» **Aim**: Find every line in the entries below that contains the word "pipe", and copy each of those lines out.

:: Records shown

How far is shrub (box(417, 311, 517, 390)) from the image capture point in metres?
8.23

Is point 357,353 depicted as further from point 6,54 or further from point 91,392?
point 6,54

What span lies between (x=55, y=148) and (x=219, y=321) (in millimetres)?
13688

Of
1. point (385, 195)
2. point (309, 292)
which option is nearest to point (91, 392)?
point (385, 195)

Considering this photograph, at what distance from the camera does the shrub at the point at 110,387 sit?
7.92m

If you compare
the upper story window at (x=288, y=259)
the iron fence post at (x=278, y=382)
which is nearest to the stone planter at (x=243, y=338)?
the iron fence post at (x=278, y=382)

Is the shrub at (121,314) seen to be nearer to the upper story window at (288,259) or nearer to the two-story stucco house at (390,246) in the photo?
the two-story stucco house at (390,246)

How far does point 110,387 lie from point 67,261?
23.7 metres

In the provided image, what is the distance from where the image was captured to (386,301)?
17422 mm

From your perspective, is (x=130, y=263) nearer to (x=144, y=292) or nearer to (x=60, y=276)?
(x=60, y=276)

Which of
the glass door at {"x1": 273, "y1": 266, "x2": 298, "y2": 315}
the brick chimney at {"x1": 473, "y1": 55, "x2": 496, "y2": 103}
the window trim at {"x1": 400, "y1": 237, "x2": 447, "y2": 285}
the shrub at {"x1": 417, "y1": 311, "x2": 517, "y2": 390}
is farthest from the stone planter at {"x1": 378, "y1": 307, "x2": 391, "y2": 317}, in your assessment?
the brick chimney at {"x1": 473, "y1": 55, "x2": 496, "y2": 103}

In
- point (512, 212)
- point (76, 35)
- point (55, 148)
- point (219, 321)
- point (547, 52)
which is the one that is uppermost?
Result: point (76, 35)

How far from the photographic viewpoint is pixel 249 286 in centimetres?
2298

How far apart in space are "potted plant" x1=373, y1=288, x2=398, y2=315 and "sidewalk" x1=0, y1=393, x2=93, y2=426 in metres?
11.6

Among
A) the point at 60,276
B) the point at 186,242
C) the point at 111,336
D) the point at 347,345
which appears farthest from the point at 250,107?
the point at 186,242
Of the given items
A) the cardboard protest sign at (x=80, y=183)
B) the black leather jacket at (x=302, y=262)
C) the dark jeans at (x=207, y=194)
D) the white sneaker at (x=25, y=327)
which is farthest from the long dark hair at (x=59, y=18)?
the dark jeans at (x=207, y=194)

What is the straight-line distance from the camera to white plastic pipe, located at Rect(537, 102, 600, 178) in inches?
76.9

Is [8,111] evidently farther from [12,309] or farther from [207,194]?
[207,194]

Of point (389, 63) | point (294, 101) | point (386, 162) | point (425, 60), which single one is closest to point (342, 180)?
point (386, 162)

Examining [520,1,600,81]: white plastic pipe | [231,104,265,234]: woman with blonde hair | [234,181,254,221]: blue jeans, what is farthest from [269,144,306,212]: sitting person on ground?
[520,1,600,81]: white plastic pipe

::::

» **Solution to this problem**:
What is the straight-line distance from the camera to white plastic pipe, located at Rect(537, 102, 600, 178) in inches?
Examining [520,1,600,81]: white plastic pipe | [231,104,265,234]: woman with blonde hair | [234,181,254,221]: blue jeans, what is farthest from [269,144,306,212]: sitting person on ground?
[520,1,600,81]: white plastic pipe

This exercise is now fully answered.